I know that even for synthetic versions of bone, they tend to scuff the surface lightly, then soak or rub coffee grounds, tea, etc., in to give the aged, yellow-brown texture and coloring.


----------



## DonHBloomer (Feb 2, 2016)

*age real bones*

I have found that real bones do not do well with synthetic materials.
(The same goes for tusks.) I would not use paint or stain, (or bleach, for that matter).

I would try water and dirt first. See if you get something you like that way.
If you do not like the look, go with weak tea or coffee. Remember that dry bones are porous. You do not want to make them too dark. Go in little steps.


----------



## jdubbya (Nov 6, 2005)

fontgeek said:


> I know that even for synthetic versions of bone, they tend to scuff the surface lightly, then soak or rub coffee grounds, tea, etc., in to give the aged, yellow-brown texture and coloring.





DonHBloomer said:


> I have found that real bones do not do well with synthetic materials.
> (The same goes for tusks.) I would not use paint or stain, (or bleach, for that matter).
> 
> I would try water and dirt first. See if you get something you like that way.
> If you do not like the look, go with weak tea or coffee. Remember that dry bones are porous. You do not want to make them too dark. Go in little steps.

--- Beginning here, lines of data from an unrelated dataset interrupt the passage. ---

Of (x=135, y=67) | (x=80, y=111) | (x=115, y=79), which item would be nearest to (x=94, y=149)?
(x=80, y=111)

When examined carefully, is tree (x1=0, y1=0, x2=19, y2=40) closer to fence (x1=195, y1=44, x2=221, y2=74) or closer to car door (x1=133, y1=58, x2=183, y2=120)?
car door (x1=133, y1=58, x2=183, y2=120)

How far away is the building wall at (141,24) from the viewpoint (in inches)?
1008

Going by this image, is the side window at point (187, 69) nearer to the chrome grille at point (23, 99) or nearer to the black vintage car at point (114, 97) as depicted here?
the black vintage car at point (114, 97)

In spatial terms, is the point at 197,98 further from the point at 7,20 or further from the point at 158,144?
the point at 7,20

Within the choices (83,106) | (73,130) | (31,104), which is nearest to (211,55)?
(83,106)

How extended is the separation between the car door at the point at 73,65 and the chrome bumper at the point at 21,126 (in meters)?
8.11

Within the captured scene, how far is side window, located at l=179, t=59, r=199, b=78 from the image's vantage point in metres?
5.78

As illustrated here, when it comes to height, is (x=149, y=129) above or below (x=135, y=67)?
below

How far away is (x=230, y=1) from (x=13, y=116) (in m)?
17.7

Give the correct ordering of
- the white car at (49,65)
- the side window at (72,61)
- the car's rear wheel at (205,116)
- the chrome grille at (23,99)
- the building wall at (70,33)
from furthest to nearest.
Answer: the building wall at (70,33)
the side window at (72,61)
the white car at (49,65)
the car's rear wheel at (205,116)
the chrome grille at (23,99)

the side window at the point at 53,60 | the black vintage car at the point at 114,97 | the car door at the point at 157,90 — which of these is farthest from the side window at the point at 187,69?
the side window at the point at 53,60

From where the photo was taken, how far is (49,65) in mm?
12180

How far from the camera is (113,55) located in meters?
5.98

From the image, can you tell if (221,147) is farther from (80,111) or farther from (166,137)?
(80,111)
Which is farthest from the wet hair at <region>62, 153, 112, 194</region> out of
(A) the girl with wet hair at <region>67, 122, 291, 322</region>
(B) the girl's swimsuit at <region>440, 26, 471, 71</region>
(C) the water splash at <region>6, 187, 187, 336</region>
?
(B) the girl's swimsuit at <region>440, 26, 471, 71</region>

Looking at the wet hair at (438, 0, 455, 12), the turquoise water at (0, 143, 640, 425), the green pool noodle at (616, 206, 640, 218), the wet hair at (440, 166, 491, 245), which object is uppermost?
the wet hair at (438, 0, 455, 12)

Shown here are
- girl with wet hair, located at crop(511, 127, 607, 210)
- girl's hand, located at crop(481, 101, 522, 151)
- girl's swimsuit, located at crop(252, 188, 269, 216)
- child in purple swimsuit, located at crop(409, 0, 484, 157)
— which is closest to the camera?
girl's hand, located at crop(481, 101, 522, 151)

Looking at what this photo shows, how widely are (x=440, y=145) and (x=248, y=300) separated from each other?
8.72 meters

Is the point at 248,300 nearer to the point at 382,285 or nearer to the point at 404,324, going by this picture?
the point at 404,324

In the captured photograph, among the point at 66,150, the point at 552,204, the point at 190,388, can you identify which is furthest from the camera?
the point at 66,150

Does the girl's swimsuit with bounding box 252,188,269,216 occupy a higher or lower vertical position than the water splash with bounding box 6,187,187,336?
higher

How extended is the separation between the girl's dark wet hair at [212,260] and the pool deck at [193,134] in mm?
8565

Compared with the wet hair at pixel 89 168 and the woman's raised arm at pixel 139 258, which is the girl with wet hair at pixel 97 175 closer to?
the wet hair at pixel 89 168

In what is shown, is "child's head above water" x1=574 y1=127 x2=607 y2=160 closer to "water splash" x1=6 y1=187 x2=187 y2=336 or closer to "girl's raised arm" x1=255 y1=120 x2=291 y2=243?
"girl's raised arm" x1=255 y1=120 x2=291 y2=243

Thanks! Great tips. Going to try it this coming week and se how it turns out. Appreciate the input!


----------



## fontgeek (Jul 24, 2006)

Something else to consider, as time and nature age bones, out side of a living body, calcium tends to get leached away, leaving the bone(s) more porous and brittle, while you may not want the brittle aspect, you can start leaching or removing some of the outer surface using things like CLR or even vinegar to get the feel of the aged bone, this also makes it easier to stain the bone using coffee, dirt, etc.


----------



## partsman (Feb 26, 2008)

Age it the way you age a concrete repair, go to the garden center buy a small bag of peat, and a small bag of manure, mix in equal parts, add water make a nice loose slurry, and place your bones in that for a couple weeks. When you pull them out it'll look like they were buried for a hundred years. Then dump the slurry in the garden and have great tomatoes next summer


----------



## MikeBru (Feb 19, 2010)

Haven't tried it myself, and I would also consider leather dye.


----------



## Front Yard Fright (Dec 23, 2005)

MikeBru said:


> Haven't tried it myself, and I would also consider leather dye.


I second that! Tandy Leather Dye should do the trick!


----------



## englundisgod (Jul 3, 2008)

wood stain works great, choose your color grey for dusty mummy type stuff. or a mdium brown , leather dye will also work


----------